→ Text to read:
The Challenge: Pick a holiday, any holiday, and start the New Year with some in- or out-of-season merriment.
I thought going into this challenge that I'd end up with either a fun Christmas recipe that I didn't have time for in December, or maybe an interesting Easter receipt. Unfortunately, my trawl through Victorian (and a couple medieval) cookbooks didn't reveal many specific holiday foods, at least under the search terms I was using. There are hot cross buns for Good Friday (which I've made a few times), and a couple Mardi Gras recipes (Tarte owte of Lent, pancakes), and then the run of Christmas and New Years' recipes (Wassail, Mince Pie, Christmas Cake, Plum Cake, Twelfth Cake, more Twelfth Cake, New Year's Cookies, Rocky Mountain Punch, Cherry Bounce). In the spirit of not repeating things (and lacking the time/means/audience for the larger meat dishes), I decided to try cooking a winter squash, as shows up in some of the Christmas dinner menus.
The Recipe: Winter squash is on the Christmas dinner bill of fare in Miss Leslie's 1847 The Lady's Receipt-Book (copied verbatim in Godey's in January 1860). I ended up turning to Mrs. Bliss's 1860 The Practical Cook Book for how to actually cook it.

→ Material for the task:
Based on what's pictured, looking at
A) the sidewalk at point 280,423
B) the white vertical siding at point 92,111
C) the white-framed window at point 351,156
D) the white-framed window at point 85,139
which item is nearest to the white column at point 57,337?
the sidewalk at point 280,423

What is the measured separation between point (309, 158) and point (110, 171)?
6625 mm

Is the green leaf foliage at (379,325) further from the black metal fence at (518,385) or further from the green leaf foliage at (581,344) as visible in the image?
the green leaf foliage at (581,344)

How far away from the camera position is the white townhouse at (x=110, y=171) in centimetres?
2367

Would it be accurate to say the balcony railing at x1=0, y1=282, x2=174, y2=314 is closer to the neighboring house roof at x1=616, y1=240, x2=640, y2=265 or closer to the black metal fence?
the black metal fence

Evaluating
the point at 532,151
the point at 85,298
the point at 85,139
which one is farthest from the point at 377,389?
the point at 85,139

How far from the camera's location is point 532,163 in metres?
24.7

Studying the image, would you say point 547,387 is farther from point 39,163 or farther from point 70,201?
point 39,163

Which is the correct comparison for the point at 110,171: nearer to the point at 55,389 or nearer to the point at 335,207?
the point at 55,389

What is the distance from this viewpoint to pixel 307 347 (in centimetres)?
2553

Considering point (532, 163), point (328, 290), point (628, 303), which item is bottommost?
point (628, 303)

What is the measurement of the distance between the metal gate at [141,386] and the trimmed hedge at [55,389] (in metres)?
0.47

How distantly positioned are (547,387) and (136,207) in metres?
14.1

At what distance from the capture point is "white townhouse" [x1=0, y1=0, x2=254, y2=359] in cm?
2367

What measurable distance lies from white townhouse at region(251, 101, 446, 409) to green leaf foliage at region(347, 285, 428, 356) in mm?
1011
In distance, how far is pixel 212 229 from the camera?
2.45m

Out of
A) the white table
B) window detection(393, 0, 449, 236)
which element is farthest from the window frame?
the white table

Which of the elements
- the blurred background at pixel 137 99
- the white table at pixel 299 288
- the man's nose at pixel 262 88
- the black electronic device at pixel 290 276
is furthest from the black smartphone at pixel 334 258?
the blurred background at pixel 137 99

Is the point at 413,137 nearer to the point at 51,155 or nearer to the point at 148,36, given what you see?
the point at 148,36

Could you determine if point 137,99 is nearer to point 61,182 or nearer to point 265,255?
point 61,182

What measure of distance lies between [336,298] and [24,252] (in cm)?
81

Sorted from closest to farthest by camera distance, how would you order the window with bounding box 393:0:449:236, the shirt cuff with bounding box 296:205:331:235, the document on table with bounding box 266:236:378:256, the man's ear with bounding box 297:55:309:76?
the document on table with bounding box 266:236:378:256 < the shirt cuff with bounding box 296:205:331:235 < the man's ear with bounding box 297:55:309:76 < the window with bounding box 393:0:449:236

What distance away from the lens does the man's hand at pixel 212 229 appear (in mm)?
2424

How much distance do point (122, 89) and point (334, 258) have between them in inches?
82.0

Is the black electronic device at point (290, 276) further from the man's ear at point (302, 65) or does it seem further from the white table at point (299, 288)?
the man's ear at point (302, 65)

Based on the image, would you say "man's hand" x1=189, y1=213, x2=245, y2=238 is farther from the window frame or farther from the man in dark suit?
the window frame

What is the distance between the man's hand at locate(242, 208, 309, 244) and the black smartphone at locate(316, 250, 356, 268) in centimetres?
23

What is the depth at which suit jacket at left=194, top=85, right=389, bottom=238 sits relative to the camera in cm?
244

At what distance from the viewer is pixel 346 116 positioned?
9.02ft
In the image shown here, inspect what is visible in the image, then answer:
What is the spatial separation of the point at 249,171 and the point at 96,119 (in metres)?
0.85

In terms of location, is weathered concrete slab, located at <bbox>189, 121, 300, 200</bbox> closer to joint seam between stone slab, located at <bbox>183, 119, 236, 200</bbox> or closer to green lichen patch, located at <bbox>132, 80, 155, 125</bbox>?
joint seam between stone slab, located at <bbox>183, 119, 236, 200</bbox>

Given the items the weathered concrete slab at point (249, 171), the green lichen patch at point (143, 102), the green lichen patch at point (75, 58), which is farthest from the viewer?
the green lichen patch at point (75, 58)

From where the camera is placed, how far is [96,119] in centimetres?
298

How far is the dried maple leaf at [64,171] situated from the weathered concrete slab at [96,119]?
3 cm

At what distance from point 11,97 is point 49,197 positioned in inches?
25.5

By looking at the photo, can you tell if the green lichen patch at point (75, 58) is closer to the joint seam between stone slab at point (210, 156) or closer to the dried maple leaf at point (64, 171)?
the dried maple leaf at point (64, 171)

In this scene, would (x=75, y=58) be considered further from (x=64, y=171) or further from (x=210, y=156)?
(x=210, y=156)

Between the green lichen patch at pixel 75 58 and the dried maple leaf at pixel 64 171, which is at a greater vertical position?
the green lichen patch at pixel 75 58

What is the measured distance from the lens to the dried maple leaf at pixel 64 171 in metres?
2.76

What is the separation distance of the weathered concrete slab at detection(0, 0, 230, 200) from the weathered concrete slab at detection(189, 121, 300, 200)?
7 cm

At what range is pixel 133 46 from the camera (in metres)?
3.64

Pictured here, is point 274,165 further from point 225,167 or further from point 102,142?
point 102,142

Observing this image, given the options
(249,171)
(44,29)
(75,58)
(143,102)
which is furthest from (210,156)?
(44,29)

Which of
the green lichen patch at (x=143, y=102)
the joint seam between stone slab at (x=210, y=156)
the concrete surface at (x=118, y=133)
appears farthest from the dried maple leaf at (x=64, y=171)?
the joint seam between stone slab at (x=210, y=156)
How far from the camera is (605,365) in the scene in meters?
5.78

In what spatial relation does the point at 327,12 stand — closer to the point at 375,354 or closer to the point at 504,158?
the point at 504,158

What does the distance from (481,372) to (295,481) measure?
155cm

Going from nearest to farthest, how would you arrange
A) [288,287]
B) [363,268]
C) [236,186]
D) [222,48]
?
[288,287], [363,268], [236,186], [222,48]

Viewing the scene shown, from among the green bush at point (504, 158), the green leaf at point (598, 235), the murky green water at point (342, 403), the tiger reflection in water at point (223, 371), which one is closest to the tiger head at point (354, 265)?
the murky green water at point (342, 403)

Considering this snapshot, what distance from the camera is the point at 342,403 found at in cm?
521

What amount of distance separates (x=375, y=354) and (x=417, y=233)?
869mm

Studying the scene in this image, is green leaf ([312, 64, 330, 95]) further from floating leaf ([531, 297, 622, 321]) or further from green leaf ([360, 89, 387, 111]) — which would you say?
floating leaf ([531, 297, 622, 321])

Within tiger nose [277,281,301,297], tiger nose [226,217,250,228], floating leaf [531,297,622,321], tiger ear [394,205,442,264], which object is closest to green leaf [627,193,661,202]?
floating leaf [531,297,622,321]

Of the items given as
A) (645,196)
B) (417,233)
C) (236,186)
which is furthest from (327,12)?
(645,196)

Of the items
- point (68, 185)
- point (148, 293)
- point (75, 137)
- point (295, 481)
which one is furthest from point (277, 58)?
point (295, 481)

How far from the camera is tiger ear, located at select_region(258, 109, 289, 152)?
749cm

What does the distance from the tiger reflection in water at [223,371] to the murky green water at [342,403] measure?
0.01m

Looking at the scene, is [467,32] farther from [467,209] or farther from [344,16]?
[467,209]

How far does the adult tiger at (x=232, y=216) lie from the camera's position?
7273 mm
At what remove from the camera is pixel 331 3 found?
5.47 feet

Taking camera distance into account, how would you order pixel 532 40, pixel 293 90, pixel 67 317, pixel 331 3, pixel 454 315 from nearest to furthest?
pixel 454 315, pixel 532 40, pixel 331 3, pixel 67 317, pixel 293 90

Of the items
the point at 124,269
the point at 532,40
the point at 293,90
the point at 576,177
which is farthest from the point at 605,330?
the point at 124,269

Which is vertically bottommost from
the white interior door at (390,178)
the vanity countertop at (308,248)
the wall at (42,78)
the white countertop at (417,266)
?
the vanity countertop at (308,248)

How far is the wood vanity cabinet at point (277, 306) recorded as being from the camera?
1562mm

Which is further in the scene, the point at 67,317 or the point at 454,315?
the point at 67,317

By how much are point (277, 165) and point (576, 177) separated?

→ Jobs:
[a] In the holiday cooking text, which cookbook did the writer turn to for how to actually cook the winter squash?
[b] State how many lines of the records contain the string "suit". Reply with the number alone.

→ Answer list:
[a] Mrs. Bliss's 1860 The Practical Cook Book.

[b] 2